• **OBJECTIVE**: Give only the lines from the one containing "Between point 129,452" through the end of the material below, exactly as written.

Rows from a dataset

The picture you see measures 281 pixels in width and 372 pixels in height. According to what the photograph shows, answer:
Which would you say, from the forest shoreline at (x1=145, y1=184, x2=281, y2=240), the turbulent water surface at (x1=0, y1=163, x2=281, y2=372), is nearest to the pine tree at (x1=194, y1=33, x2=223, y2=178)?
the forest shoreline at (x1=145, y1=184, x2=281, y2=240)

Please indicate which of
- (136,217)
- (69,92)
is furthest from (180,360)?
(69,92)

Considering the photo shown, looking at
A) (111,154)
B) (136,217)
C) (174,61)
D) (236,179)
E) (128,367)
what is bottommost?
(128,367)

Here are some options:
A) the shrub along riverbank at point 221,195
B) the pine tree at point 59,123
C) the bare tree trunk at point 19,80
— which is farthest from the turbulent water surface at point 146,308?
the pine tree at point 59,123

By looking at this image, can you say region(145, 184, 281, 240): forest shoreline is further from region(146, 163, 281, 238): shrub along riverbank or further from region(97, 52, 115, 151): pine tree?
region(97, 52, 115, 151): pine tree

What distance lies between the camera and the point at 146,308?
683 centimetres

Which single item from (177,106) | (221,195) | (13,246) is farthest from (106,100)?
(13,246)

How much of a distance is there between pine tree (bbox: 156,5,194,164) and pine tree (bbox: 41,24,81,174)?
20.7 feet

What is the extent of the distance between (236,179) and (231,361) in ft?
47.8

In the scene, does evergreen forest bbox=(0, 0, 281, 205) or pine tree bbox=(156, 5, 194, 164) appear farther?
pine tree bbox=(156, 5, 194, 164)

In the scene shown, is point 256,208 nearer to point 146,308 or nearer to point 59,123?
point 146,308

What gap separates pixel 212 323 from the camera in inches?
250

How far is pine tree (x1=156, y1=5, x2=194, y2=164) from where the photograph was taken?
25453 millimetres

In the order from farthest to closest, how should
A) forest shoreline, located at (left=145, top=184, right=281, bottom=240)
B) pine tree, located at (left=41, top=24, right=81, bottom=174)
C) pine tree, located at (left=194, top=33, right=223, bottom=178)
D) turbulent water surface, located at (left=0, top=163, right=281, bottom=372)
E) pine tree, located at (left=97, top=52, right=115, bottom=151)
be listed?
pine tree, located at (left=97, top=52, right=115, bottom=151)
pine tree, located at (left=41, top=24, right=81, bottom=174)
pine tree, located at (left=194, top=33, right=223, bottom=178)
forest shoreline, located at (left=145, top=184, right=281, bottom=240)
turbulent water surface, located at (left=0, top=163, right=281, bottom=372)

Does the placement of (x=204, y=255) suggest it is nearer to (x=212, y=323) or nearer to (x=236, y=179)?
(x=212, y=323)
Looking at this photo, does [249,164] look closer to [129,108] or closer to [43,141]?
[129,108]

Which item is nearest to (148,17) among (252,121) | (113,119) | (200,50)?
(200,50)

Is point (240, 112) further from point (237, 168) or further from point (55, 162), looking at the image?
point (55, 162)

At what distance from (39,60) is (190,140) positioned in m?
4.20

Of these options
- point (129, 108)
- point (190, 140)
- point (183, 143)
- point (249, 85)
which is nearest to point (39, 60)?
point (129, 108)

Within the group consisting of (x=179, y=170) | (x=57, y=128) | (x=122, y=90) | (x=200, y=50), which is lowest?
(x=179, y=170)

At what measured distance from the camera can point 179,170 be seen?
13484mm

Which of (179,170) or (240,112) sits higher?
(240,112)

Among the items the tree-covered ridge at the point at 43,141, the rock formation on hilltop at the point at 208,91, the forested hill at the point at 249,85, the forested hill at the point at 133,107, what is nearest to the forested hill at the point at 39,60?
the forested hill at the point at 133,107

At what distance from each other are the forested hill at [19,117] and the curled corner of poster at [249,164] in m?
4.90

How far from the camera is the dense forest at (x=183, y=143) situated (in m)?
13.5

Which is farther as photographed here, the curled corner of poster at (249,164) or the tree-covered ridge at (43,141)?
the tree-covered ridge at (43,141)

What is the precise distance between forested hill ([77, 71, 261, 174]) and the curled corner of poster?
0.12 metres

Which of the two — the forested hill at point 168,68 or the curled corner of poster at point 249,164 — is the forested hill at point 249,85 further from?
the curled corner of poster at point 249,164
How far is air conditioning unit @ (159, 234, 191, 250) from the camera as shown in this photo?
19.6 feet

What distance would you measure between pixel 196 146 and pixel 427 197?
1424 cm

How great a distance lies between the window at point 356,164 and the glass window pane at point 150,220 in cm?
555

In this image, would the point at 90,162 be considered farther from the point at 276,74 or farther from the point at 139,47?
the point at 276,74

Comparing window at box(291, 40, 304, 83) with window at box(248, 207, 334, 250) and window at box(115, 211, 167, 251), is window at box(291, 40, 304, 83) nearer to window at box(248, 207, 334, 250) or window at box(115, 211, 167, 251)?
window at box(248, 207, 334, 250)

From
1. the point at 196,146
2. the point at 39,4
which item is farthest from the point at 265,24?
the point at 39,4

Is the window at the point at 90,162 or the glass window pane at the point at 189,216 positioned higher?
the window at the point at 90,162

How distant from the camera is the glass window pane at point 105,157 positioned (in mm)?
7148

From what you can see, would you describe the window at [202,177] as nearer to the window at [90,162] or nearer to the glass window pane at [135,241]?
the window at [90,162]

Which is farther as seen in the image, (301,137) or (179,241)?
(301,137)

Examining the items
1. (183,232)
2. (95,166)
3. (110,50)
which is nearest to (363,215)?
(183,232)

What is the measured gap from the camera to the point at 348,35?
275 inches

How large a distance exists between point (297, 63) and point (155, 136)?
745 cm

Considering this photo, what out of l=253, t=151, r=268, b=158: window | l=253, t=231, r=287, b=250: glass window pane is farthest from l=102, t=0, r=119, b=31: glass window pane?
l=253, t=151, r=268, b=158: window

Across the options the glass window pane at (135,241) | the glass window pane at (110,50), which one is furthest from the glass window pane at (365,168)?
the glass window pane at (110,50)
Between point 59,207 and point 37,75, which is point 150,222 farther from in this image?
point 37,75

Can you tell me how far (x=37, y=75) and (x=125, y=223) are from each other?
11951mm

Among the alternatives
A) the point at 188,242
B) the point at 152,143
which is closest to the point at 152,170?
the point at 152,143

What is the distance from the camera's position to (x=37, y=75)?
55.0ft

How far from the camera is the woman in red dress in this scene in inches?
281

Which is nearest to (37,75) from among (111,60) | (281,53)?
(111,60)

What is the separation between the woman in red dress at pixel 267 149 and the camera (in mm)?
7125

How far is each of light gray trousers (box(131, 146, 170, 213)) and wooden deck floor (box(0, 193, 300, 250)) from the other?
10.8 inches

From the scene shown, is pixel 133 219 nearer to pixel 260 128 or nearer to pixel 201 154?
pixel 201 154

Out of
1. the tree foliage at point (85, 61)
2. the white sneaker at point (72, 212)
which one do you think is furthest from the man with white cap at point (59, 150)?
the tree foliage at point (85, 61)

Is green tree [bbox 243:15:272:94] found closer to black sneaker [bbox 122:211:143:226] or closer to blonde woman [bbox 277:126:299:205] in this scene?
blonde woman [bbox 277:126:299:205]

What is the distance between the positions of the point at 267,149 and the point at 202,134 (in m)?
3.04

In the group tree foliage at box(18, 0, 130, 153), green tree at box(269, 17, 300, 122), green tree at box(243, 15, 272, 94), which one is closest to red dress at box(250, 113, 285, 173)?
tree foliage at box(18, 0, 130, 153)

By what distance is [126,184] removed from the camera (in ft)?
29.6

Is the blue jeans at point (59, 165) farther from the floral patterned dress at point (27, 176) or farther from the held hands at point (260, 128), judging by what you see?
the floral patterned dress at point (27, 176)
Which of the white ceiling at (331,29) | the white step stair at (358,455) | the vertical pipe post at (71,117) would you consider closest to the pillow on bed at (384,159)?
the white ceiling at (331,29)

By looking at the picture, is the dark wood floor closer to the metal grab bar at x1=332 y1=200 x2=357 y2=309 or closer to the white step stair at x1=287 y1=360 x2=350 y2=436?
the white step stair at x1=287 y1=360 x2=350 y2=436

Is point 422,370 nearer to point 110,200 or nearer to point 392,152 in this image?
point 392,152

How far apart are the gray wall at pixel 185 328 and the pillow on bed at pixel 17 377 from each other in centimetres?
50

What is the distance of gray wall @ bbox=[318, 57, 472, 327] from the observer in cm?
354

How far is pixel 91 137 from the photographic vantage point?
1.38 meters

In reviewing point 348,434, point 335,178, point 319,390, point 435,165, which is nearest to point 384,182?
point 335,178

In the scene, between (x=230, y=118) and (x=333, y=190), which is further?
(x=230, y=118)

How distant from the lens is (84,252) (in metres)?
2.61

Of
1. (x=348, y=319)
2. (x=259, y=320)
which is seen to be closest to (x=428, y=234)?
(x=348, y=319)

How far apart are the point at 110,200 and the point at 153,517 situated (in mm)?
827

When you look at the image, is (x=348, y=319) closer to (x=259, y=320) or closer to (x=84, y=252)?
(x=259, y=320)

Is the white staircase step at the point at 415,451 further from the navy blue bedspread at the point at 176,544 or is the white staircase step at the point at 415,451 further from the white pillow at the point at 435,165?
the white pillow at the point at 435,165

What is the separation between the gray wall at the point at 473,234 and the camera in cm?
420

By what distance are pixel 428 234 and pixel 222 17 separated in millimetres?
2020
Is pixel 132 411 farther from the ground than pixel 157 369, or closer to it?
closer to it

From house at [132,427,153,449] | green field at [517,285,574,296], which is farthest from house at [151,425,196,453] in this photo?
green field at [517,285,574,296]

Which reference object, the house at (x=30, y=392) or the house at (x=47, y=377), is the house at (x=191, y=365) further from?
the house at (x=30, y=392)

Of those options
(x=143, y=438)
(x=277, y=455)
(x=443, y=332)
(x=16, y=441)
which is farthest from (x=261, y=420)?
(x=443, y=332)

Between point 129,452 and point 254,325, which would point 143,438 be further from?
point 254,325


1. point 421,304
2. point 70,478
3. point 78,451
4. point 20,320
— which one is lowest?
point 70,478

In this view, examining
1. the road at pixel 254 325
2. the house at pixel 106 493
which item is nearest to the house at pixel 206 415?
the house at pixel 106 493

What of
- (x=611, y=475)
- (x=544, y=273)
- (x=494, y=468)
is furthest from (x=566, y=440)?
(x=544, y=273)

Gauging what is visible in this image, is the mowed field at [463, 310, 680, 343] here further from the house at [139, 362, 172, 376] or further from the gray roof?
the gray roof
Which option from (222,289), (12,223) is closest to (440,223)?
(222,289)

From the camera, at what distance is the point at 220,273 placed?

• **SOLUTION FOR THIS TASK**:
Between point 129,452 and point 254,325, which would point 143,438 be further from?
point 254,325


1. point 421,304
2. point 70,478
3. point 78,451
4. point 20,320
— which one is lowest?
point 70,478

In this view, examining
1. the road at pixel 254 325
2. the house at pixel 106 493
which item is nearest to the house at pixel 206 415?
the house at pixel 106 493

What of
- (x=611, y=475)
- (x=544, y=273)
- (x=494, y=468)
is furthest from (x=566, y=440)?
(x=544, y=273)

Gauging what is visible in this image, is the mowed field at [463, 310, 680, 343] here further from the house at [139, 362, 172, 376] or further from the gray roof?
the gray roof
Which option from (222,289), (12,223) is closest to (440,223)?
(222,289)

From the camera, at what distance is the point at 220,273 placed?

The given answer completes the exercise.